Bien, mais peut mieux faire

Face à Dortmund, Francfort débarquera avec l’étiquette de deuxième meilleure défense de Bundesliga (27 buts encaissés, seul le Bayern fait mieux avec 18). Une solidité qui s’explique par la complémentarité du trio défensif Falette-Salcedo-Abraham, ainsi que par les bonnes performances du gardien finlandais Lukáš Hrádecký, aujourd’hui courtisé par Dortmund. Mais si la situation laisse les fans rêver à une qualification directe pour la phase de poules de la Ligue des champions (une première depuis l’épopée folle de la saison 1959-1960, laquelle s’est terminée par une finale perdue 3-7 face au Real Madrid), elle pourrait être encore meilleure si l’Eintracht ne souffrait pas d’un manque de régularité.

À commencer par le milieu de terrain, où l’état de forme de Boateng est proportionnel à celui de l’équipe. Quant au jeune prodige serbe Mijat Gaćinović, on lui reproche encore son manque de sens collectif. Cette irrégularité se traduit autant par d’excellents résultats (victoire 2-1 contre Leipzig, match nul 2-2 contre Dortmund à l’aller) que par des défaites évitables (3-0 face à Augsburg ou, plus récemment, 1-0 contre Stuttgart). Face à la concurrence de ténors comme Schalke, Dortmund, Leipzig ou Leverkusen, la bataille pour l’Europe risque bien de se jouer jusqu’à la dernière journée.

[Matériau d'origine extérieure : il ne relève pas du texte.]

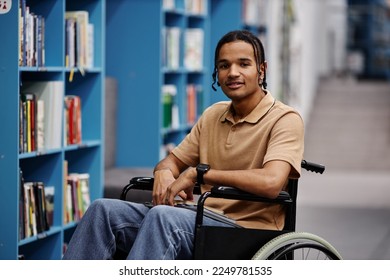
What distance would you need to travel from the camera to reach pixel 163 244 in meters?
2.66

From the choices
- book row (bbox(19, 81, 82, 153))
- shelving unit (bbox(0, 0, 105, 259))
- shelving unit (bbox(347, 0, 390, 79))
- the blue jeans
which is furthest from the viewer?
shelving unit (bbox(347, 0, 390, 79))

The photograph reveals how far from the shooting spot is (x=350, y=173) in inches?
361

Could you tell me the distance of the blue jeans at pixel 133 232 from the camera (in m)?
2.66

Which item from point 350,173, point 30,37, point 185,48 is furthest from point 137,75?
point 350,173

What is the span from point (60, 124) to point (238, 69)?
1535 millimetres

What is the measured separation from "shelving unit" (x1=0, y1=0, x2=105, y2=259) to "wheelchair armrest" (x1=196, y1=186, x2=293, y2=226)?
4.25 feet

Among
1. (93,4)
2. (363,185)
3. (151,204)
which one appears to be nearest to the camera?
(151,204)

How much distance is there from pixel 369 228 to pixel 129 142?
164 centimetres

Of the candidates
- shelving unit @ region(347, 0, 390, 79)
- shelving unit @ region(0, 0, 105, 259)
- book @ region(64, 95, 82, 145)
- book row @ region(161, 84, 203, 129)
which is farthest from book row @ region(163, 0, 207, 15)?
shelving unit @ region(347, 0, 390, 79)

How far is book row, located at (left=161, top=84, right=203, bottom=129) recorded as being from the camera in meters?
6.21

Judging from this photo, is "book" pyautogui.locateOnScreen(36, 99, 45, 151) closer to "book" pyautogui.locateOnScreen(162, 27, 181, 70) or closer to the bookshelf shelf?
the bookshelf shelf

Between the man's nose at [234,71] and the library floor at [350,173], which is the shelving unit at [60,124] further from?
the library floor at [350,173]
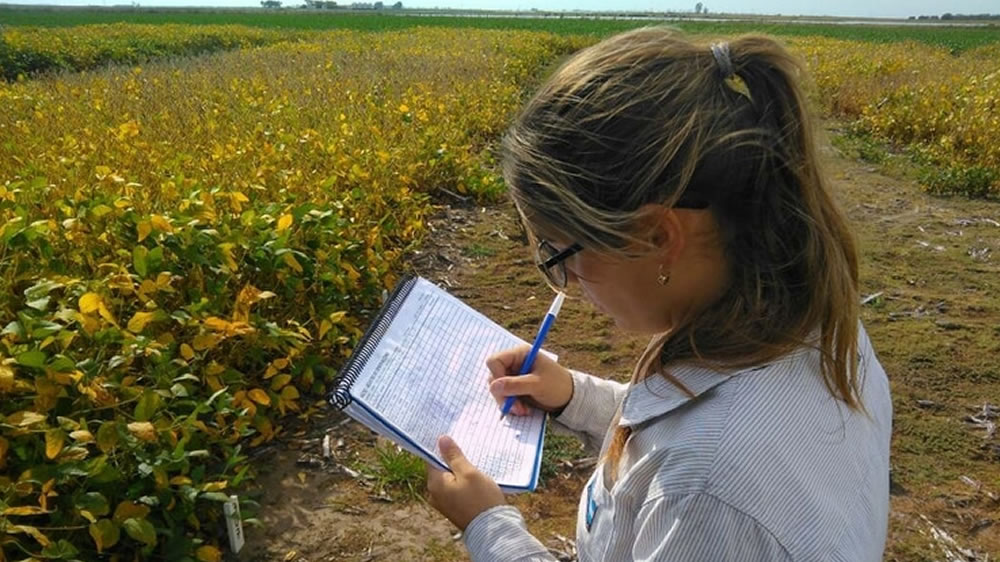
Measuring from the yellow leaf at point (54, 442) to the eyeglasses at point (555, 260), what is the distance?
105cm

En avant, avec les mains propres

Qu’on se le dise tout de même : à moins d’une catastrophe, l’Eintracht devrait être européen l’année prochaine. Une belle récompense pour Niko Kovač, qui pourrait cependant faire une victime collatérale. Car à force de trop briller, Sébastien Haller attire les convoitises et le président du club, Peter Fischer, n’a pas caché que le club n’hésiterait pas à le vendre si une offre conséquente (de l’ordre de trente millions d’euros) venait à atterrir sur la table des négociations. Le club réaliserait alors une belle affaire puisque Haller, dont le contrat court jusqu’en 2021, avait été acheté à Utrecht pour seulement sept millions. Réélu lors de la dernière assemblée générale du club jusqu’en 2022, Peter Fischer a également tenu à préciser que le développement sportif de l’Eintracht devait s’accompagner d’un geste fort en matière politique.

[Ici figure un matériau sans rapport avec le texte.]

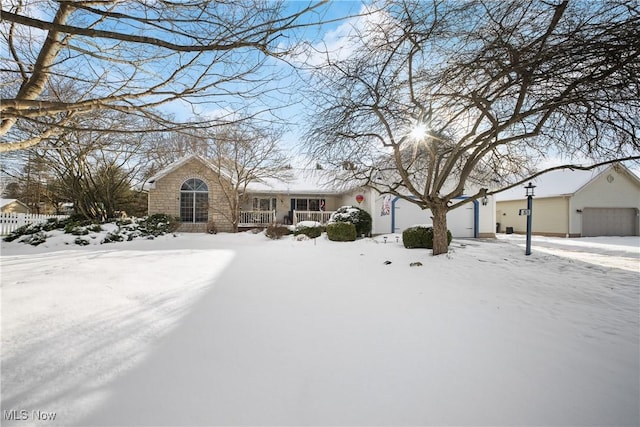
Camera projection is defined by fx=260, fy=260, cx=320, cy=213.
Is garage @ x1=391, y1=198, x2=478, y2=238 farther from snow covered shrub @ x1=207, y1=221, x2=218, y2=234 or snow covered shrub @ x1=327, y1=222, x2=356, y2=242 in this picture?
snow covered shrub @ x1=207, y1=221, x2=218, y2=234

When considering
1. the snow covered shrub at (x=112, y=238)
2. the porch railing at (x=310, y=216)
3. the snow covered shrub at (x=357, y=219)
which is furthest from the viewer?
the porch railing at (x=310, y=216)

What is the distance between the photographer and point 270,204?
17.9 metres

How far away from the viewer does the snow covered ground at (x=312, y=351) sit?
1.63 m

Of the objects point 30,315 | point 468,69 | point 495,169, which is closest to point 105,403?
point 30,315

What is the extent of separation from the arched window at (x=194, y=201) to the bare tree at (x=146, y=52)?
1105cm

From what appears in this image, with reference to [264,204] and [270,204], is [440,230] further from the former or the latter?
[264,204]

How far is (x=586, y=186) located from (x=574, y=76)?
1674cm

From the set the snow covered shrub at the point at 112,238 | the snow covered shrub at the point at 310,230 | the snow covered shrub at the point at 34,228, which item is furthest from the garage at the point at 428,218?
the snow covered shrub at the point at 34,228

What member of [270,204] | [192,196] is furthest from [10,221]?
[270,204]

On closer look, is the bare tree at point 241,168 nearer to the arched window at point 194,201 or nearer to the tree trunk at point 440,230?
the arched window at point 194,201

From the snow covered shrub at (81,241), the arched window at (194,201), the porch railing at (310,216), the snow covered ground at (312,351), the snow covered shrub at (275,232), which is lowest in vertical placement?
the snow covered ground at (312,351)

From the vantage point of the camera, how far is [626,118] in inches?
182

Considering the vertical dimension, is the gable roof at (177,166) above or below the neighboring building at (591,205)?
above

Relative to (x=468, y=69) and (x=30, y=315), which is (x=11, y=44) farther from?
(x=468, y=69)
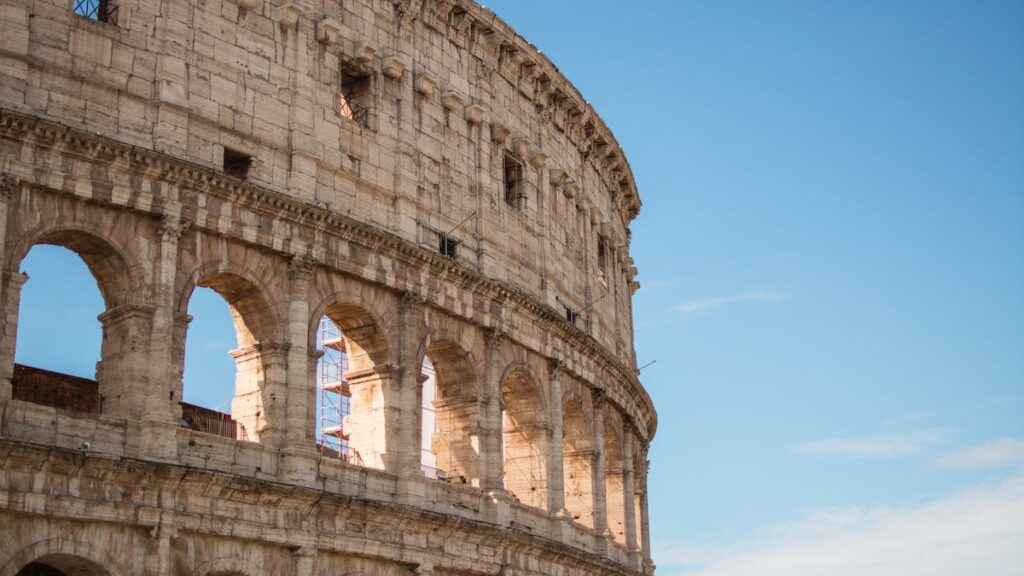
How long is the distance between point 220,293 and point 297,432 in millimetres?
2791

Il a ainsi déclaré à la Frankfurter Allgemeine Zeitung ne pas souhaiter voir de membres du parti d’extrême droite Alternative für Deutschland (l’AfD a récolté 12,6% des suffrages lors des dernières élections fédérales), dont il a jugé les valeurs « incompatibles avec celles du club » dans les tribunes de la Commerzbank Arena : « La peste brune n’a pas sa place ici. Aussi longtemps que je serai en place, il n’y aura pas de nazis à l’Eintracht Francfort. » Pas de nazis, mais plus de public. Depuis le mois de mai, un plan d’extension du stade est en effet en marche. La capacité de l’enceinte devrait passer de 51 000 à 61 000 places (dont 20 000 debout). Pour le propriétaire de l’Eintracht, Axel Hellmann, il s’agit de la seule solution pour implanter davantage le club dans le paysage local : « Actuellement, les jeunes et les plus pauvres sont dans l’incapacité de voir jouer l’Eintracht, car seuls les sièges les plus chers sont disponibles. Je veux changer cela, car le football est le sport du peuple et que l’Eintracht est fermement attaché à la région. » Des joueurs aux instances dirigeantes, chacun s’accorde à dire que le vent est en train de tourner du côté de Francfort : « Nous voulons attirer des jeunes afin qu’il ne soit plus supporters du Bayern ou de Dortmund dans leur canapé, mais de l’Eintracht à travers leur expérience au stade » , a conclu Axel Hellmann. Preuve que les Adler (les aigles) ne volent pas avec les Tauben (les pigeons).